Full-cast recordings of the play include the following, with the actor playing Becket.

- 1938 Reynolds Evans by Columbia Workshop (abridged for radio)
- 1953 Robert Donat by Angel Records
- 1968 Paul Scofield by Caedmon Records
- 1976 Richard Pasco of The Royal Shakespeare Company by Argo Records
- 1988 Peter Barkworth by BBC Radio 4 broadcast

==Criticism by Eliot==

In 1951, in the first Theodore Spencer Memorial Lecture at Harvard University, Eliot criticised his own plays in the second half of the lecture, explicitly the plays Murder in the Cathedral, The Family Reunion, and The Cocktail Party. The lecture was published as Poetry and Drama and later included in Eliot's 1957 collection On Poetry and Poets.

==Parodies==
In Series 3, episode 2 (1972), Monty Python's Flying Circus used the play as the basis for the weight loss product informercial, Trim-Jeans Theater:

Priest: I am here. No traitor to the King.

First Knight: Absolve all those you have excommunicated.

Second Knight: Resign those powers you have arrogated.

Third Knight: Renew the obedience you have violated.

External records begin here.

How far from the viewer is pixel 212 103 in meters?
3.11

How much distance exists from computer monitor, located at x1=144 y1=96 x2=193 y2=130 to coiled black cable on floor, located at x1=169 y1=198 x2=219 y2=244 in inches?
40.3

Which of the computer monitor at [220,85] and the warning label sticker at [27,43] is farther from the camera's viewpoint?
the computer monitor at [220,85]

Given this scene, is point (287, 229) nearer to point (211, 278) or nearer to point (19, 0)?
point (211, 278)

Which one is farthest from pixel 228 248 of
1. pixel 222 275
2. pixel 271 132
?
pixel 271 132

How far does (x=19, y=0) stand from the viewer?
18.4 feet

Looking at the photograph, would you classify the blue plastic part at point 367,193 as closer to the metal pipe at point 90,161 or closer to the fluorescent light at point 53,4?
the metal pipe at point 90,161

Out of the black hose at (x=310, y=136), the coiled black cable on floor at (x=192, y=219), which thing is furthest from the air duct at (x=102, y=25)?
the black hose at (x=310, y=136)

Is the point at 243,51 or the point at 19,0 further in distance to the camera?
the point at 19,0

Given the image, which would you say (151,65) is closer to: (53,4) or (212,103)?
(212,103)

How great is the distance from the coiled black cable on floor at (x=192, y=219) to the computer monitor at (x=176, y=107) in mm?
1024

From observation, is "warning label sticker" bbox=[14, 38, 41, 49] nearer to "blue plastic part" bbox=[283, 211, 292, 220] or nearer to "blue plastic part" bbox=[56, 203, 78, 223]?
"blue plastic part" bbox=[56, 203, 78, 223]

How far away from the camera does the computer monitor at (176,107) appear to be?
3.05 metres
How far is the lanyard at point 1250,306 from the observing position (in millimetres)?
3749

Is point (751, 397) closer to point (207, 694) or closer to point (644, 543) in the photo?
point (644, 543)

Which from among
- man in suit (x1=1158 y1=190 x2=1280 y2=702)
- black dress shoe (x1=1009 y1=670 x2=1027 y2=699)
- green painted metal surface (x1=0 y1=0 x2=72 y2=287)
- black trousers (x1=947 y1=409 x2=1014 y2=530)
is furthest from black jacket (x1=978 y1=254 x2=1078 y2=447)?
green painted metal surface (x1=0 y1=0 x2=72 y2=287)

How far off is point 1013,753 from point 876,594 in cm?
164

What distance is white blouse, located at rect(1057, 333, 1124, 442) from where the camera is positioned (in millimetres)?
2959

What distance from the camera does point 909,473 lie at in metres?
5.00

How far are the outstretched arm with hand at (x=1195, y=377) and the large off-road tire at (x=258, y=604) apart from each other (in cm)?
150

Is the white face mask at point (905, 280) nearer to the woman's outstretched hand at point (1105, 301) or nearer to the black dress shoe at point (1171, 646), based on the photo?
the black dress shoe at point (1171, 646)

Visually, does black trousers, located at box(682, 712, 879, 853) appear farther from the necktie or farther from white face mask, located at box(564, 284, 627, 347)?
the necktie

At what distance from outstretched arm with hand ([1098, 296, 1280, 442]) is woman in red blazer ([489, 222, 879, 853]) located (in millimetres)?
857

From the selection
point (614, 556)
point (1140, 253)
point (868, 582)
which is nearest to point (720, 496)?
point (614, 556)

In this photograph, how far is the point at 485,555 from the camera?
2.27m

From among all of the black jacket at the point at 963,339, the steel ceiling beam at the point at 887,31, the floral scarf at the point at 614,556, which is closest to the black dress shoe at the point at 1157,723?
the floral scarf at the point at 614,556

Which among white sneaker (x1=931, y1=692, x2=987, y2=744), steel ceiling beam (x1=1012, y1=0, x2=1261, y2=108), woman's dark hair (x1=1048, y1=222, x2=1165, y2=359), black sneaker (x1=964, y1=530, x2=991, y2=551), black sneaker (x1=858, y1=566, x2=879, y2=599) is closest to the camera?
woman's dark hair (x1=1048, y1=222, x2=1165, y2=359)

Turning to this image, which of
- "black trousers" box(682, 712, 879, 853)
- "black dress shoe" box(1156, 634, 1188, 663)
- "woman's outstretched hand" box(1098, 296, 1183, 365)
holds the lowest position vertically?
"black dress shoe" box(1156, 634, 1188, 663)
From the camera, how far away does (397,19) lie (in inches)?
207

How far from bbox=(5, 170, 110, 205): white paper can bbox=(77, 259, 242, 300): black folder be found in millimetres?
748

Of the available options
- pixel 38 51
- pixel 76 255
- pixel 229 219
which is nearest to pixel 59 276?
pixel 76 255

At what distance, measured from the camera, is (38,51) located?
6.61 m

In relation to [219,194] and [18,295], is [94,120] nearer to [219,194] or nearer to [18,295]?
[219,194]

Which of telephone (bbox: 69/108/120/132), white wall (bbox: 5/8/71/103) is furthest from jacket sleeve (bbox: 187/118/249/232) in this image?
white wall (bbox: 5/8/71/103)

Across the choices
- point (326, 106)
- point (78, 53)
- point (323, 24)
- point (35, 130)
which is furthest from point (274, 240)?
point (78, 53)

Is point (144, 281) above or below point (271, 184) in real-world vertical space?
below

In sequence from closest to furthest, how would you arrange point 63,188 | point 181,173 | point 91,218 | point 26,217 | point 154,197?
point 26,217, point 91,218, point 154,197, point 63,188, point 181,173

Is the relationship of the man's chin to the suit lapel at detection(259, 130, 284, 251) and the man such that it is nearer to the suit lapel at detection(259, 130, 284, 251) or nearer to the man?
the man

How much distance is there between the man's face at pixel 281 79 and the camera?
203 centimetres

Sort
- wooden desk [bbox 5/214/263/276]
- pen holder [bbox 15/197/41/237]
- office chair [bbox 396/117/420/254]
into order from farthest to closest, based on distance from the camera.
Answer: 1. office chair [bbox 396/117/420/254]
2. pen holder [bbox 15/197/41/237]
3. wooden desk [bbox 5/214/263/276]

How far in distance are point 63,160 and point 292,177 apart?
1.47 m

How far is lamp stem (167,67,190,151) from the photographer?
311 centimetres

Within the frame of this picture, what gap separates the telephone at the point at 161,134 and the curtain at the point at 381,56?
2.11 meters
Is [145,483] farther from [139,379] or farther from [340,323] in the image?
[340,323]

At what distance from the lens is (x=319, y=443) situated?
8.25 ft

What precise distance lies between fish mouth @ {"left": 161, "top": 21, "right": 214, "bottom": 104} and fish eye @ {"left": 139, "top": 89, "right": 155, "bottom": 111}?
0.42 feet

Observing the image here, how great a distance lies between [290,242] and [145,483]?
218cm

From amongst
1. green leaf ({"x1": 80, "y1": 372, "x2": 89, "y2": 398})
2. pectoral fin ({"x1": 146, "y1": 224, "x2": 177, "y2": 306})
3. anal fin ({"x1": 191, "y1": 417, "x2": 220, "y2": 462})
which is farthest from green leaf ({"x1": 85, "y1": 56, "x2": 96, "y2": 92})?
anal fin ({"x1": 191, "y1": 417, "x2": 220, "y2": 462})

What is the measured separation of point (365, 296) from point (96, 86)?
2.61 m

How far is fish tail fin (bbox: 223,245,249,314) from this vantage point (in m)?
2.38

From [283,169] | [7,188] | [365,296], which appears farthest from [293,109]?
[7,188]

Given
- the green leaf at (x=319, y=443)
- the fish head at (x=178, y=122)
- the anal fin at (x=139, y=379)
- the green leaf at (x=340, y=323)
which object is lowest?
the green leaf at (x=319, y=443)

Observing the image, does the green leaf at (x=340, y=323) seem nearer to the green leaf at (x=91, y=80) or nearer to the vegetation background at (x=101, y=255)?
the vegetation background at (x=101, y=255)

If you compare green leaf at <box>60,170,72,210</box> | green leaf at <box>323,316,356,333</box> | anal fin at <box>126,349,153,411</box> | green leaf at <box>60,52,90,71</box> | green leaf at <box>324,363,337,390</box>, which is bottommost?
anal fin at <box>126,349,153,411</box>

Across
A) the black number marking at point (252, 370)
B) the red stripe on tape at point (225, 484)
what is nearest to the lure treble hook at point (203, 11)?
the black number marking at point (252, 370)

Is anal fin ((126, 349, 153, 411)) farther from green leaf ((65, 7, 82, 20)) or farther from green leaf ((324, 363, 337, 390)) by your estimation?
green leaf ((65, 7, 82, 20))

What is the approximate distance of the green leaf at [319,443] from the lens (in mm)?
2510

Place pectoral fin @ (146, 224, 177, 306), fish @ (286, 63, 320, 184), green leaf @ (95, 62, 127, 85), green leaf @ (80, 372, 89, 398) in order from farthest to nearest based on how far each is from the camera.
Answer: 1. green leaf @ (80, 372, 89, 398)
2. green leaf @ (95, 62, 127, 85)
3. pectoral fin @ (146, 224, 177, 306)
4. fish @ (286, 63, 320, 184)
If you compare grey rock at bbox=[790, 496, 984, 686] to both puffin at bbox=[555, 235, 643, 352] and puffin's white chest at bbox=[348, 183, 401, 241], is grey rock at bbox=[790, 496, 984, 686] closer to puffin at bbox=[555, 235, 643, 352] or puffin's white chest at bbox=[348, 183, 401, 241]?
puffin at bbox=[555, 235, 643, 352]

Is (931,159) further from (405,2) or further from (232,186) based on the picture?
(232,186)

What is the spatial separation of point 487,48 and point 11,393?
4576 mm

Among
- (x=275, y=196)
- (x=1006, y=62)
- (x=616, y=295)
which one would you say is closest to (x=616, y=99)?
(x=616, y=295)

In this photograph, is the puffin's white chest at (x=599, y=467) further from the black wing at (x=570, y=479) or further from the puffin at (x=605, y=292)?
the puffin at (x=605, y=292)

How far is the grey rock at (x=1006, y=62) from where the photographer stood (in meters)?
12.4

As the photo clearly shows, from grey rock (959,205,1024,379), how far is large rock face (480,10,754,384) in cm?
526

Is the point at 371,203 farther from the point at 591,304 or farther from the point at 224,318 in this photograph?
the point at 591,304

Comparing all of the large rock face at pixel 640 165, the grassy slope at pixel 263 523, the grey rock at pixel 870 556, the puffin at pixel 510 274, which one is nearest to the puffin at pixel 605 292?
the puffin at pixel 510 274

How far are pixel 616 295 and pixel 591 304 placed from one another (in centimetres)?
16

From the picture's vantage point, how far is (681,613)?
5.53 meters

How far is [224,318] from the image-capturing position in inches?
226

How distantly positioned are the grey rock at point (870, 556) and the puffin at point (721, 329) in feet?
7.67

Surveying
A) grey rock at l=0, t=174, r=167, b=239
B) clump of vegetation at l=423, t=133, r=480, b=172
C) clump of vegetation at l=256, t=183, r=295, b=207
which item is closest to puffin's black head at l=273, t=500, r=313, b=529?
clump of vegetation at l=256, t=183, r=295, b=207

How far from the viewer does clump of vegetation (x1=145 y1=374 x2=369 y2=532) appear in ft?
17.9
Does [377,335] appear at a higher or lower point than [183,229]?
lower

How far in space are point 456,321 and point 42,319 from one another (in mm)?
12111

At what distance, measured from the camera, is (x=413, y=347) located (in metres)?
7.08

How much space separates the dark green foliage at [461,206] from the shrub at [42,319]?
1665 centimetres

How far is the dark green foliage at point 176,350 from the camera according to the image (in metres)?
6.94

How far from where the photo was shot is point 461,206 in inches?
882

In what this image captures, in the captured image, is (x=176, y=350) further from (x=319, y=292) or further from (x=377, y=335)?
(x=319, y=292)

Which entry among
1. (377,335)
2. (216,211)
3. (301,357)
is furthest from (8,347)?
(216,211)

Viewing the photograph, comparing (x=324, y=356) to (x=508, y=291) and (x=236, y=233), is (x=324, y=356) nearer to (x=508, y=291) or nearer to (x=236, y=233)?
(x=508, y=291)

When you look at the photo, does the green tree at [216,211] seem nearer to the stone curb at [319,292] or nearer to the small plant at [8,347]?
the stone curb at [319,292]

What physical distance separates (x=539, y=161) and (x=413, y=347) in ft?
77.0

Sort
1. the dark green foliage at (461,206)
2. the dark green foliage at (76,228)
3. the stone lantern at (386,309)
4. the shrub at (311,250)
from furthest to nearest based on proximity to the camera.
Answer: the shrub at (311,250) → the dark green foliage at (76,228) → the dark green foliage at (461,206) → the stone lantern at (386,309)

Fourth Knight: Lose inches off your hips, thighs, buttocks and abdomen.

In 1982, the play was lampooned by the Canadian/US TV comedy show SCTV. In a typically surreal SCTV sketch, the play is presented by NASA and "Buzz Aldrin's Mercury III Players," with space-suited astronauts as the actors, and proceedings narrated by Walter Cronkite as if they were a NASA Moon mission. "[Spacesuit transmission from astronaut] Mission control ... I think we've found a body." The mission is aborted when the doors of the cathedral will not open, and not even Becket's Extra-vehicular activity can open them.